**What this task involves**
Could you copy out, word for word, the portion of the article below on Fallon seniors and Trump's inauguration that lies between "Every four years" and "evening inaugural balls.", inclusive?

[Passage provided]

Fallon’s high-school seniors reflect on Trump’s inauguration
Donald J. Trump becomes the nation’s 45th president today as he and Vice President-elect Mike Pence takes their oaths of office during inauguration festivities in the nation’s capital.
Hundreds of thousand of well-wishers, along with thousands of protesters, will descend upon Washington D.C. for the day-long activities. Supreme Court Chief Justice John Roberts will administer the oath first to Pence and then to Trump at noon (9 a.m. Pacific Standard Time), and afterward the newly-sworn-in president delivers inaugural address follows.
Thirty-seven presidents have delivered 54 addresses ranging in length from George Washington’s 135-word address to begin his second term to William Henry Harrison speech of 8,494 words. Former living presidents including outgoing President Barack Obama will be in attendance today except for George H.W. Bush, who has been hospitalized for a breathing problem in Houston.
Every four years on Jan. 20, the inauguration ceremony ushers in a new term for the president of the United States and after the swearing in ceremony and president’s speech, the event shifts to a parade, and then gala evening inaugural balls.
Students from Kelly Frost’s government class at Churchill County High School are excited about the inauguration, especially two students who voted for the first time in a presidential election last November. Trump won the state’s Republican caucus in March but lost to Democratic challenger Hillary Clinton in the Nevada general election. Trump carried 15 of Nevada’s 17 counties.
High-school senior Alex Mendez said he will watch the inauguration.
“Of course I’ll be watching,” Mendez said. “I got to be part of the election.”

[/Passage provided]
[Dataset excerpts]

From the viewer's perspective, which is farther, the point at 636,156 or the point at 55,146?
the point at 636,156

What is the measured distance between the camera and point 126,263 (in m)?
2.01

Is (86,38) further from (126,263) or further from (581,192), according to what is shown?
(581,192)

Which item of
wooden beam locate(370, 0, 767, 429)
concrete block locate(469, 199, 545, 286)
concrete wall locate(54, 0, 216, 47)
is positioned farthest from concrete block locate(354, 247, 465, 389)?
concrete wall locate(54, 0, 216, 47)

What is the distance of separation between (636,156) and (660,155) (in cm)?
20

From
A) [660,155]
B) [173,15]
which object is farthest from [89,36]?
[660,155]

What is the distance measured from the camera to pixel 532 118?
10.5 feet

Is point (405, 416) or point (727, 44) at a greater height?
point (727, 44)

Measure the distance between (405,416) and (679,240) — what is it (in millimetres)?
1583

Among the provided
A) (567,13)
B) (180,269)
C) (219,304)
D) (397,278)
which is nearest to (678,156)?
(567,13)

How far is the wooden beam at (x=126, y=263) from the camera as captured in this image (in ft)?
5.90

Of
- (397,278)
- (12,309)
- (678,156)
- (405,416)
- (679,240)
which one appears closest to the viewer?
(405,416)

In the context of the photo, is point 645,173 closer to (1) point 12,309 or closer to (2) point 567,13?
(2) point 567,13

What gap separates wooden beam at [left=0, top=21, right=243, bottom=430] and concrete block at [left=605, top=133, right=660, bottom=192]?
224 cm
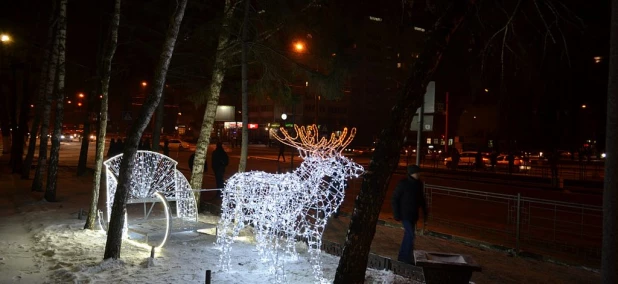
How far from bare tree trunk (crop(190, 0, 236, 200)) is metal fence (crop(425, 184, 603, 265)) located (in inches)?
233

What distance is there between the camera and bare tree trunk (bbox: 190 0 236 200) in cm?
1285

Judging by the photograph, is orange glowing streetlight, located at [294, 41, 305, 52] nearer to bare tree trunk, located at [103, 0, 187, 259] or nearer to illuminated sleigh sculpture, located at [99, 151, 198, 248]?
illuminated sleigh sculpture, located at [99, 151, 198, 248]

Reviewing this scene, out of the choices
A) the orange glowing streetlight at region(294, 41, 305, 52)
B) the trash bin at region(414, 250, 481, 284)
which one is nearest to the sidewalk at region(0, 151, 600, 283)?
the trash bin at region(414, 250, 481, 284)

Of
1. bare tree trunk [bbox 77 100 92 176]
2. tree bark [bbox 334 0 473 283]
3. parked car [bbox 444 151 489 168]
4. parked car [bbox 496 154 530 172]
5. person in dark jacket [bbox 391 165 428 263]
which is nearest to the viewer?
tree bark [bbox 334 0 473 283]

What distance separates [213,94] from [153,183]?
12.3 feet

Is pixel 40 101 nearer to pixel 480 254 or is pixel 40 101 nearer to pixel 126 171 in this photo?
pixel 126 171

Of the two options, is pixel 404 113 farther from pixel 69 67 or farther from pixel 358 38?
pixel 69 67

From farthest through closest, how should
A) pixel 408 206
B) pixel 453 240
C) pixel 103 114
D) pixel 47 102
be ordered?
pixel 47 102
pixel 453 240
pixel 103 114
pixel 408 206

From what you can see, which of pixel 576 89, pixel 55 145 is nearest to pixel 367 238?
pixel 55 145

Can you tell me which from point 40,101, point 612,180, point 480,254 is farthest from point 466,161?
point 612,180

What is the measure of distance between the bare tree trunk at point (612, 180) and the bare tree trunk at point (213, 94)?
9717 mm

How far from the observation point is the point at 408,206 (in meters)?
8.09

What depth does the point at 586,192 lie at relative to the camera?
21594mm

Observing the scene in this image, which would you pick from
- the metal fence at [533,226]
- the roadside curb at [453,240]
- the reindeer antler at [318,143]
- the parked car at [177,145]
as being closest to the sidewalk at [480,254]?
the roadside curb at [453,240]
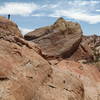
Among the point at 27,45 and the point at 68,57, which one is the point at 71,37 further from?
the point at 27,45

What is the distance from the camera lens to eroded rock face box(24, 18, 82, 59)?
2980 centimetres

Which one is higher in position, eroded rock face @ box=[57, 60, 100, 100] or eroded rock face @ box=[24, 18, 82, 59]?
eroded rock face @ box=[24, 18, 82, 59]

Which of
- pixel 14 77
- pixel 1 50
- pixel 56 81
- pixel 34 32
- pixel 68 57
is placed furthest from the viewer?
pixel 34 32

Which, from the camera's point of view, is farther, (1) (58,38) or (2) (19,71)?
(1) (58,38)

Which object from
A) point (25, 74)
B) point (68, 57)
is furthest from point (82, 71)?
point (25, 74)

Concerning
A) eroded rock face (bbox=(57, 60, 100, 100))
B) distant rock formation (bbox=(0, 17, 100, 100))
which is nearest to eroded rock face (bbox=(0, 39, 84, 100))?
distant rock formation (bbox=(0, 17, 100, 100))

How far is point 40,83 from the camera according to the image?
36.1 ft

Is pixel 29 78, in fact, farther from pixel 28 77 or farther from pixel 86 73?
pixel 86 73

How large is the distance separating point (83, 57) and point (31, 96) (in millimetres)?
21122

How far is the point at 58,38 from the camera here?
31.6 meters

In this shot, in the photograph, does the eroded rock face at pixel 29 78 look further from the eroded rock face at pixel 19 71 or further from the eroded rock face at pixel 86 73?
the eroded rock face at pixel 86 73

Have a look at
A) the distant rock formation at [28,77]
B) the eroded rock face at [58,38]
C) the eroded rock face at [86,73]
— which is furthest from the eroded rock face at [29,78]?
the eroded rock face at [58,38]

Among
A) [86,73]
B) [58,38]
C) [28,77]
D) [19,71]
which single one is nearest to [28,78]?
[28,77]

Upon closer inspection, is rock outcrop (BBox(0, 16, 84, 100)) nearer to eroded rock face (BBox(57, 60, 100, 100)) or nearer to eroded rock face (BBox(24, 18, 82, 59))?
eroded rock face (BBox(57, 60, 100, 100))
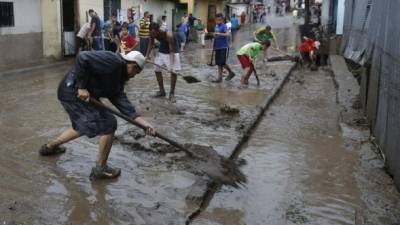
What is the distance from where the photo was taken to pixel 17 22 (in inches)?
585

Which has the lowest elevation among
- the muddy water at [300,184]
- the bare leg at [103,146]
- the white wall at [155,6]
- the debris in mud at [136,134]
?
the muddy water at [300,184]

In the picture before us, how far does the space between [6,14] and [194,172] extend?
10.7 meters

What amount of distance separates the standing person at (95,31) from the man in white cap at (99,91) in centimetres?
1067

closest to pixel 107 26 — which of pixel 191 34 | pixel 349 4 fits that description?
pixel 349 4

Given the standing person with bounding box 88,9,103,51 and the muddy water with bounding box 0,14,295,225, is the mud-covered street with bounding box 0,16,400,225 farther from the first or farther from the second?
the standing person with bounding box 88,9,103,51

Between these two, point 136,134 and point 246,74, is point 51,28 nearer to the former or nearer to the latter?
point 246,74

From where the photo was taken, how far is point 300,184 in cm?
580

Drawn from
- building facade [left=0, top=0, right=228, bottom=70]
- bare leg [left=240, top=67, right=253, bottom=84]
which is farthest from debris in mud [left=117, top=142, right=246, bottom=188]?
building facade [left=0, top=0, right=228, bottom=70]

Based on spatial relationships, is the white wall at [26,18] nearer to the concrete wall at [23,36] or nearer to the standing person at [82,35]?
the concrete wall at [23,36]

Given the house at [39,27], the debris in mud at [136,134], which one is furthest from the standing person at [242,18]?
the debris in mud at [136,134]

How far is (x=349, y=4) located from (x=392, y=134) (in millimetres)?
10777

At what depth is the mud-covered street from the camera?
470 cm

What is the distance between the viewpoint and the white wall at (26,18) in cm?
1471

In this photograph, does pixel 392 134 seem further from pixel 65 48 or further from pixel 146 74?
pixel 65 48
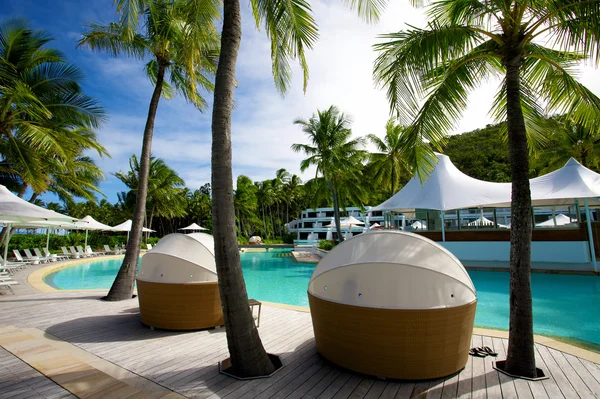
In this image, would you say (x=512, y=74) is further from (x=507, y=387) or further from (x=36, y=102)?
(x=36, y=102)

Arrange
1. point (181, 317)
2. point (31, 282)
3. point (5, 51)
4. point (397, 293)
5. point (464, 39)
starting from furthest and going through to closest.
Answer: point (31, 282) → point (5, 51) → point (181, 317) → point (464, 39) → point (397, 293)

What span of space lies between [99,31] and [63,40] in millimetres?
3444

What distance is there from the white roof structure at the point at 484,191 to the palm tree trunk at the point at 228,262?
11.7 m

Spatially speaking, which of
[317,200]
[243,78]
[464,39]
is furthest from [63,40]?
[317,200]

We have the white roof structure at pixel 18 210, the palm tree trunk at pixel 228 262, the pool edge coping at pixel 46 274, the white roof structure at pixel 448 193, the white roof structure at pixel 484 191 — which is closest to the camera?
the palm tree trunk at pixel 228 262

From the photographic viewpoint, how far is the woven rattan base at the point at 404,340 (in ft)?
11.0

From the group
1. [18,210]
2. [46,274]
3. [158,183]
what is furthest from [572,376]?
[158,183]

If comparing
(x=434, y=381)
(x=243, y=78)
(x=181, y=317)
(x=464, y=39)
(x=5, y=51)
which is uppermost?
(x=5, y=51)

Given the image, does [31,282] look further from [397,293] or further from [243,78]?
[397,293]

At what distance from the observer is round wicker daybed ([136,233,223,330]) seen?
17.2 feet

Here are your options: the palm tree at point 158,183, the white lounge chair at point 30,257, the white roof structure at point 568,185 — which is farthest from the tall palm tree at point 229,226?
the palm tree at point 158,183

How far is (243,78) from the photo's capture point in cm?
694

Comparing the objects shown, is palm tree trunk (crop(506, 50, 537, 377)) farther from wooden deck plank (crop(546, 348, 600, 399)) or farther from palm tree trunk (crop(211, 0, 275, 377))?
A: palm tree trunk (crop(211, 0, 275, 377))

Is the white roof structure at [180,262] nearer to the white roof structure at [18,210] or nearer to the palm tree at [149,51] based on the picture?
the palm tree at [149,51]
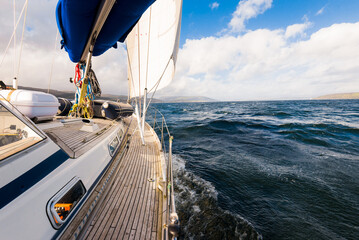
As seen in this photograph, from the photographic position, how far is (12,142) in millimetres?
1956

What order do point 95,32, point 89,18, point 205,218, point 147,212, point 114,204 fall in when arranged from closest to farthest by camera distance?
1. point 147,212
2. point 114,204
3. point 89,18
4. point 95,32
5. point 205,218

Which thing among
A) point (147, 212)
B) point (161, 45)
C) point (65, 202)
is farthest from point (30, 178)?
point (161, 45)

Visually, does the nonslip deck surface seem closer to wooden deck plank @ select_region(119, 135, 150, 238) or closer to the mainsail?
wooden deck plank @ select_region(119, 135, 150, 238)

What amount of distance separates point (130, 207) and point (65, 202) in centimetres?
110

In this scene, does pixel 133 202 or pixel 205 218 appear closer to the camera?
pixel 133 202

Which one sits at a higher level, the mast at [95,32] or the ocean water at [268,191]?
the mast at [95,32]

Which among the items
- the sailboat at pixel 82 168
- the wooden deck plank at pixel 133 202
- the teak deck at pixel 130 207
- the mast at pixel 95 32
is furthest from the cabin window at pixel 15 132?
the mast at pixel 95 32

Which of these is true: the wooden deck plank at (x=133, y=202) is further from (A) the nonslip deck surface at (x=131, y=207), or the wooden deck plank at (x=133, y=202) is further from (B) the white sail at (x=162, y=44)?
(B) the white sail at (x=162, y=44)

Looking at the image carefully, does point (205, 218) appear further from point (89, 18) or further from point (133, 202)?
point (89, 18)

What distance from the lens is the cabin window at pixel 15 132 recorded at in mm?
1937

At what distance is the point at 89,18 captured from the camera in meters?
3.19

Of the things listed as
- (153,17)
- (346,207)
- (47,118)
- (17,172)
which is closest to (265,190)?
(346,207)

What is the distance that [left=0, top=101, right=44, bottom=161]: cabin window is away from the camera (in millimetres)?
1937

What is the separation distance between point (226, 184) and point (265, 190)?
1.39m
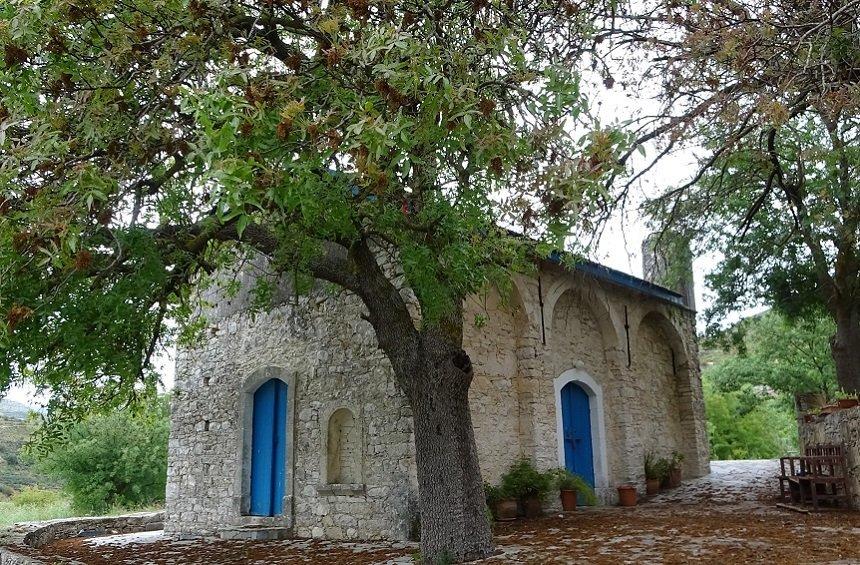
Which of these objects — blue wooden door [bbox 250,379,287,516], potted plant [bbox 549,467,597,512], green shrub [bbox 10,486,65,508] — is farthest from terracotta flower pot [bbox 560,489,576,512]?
green shrub [bbox 10,486,65,508]

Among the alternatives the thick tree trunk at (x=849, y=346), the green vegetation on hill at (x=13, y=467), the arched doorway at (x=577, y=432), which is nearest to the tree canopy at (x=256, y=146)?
the arched doorway at (x=577, y=432)

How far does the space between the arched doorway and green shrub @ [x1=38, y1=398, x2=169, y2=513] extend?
38.5ft

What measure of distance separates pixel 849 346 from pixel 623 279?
3901 millimetres

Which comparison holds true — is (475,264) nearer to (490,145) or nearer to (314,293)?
(490,145)

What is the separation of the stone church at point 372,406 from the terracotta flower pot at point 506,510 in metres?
0.47

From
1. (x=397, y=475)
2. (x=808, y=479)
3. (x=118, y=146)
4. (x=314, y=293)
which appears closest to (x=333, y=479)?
(x=397, y=475)

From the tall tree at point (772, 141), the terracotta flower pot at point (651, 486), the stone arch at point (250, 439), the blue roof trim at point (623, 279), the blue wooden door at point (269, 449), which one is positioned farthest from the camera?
the terracotta flower pot at point (651, 486)

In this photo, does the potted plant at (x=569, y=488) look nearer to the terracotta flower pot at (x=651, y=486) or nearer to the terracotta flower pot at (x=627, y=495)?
the terracotta flower pot at (x=627, y=495)

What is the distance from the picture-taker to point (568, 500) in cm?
1052

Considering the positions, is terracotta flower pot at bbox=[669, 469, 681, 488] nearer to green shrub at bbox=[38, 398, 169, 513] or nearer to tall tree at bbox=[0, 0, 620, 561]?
tall tree at bbox=[0, 0, 620, 561]

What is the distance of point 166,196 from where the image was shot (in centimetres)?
679

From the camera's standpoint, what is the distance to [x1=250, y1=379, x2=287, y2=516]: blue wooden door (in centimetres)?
1088

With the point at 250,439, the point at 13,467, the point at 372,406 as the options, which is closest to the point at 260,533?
the point at 250,439

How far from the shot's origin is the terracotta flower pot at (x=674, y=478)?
13.0m
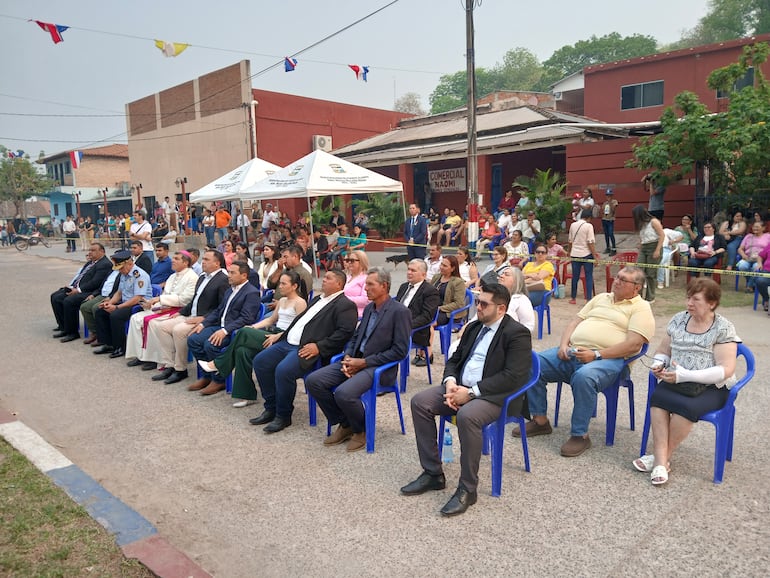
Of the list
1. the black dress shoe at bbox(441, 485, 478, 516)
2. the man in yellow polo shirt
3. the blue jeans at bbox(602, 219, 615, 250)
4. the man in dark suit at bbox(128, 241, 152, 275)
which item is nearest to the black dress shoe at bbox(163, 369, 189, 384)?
the man in dark suit at bbox(128, 241, 152, 275)

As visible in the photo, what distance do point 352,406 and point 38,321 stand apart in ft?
26.2

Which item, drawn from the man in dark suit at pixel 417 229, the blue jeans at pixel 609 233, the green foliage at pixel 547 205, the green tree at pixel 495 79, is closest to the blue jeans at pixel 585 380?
the man in dark suit at pixel 417 229

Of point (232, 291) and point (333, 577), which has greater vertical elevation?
point (232, 291)

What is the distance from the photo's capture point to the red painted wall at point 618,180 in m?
13.8

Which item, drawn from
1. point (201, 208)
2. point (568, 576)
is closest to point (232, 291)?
point (568, 576)

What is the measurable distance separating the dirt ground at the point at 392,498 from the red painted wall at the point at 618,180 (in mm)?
8981

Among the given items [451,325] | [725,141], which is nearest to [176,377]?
[451,325]

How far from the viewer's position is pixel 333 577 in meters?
3.03

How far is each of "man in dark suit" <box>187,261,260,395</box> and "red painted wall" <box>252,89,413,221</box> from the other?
18239 millimetres

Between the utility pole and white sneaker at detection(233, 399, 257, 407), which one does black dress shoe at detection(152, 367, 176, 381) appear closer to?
white sneaker at detection(233, 399, 257, 407)

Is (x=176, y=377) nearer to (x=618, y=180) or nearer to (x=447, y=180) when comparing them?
(x=618, y=180)

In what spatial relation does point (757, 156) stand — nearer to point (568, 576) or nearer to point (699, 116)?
point (699, 116)

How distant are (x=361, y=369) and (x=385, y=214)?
14.0m

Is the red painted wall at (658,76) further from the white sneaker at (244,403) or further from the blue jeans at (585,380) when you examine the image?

[/Dataset excerpts]

**Answer for the task**
Every four years on Jan. 20, the inauguration ceremony ushers in a new term for the president of the United States and after the swearing in ceremony and president’s speech, the event shifts to a parade, and then gala evening inaugural balls.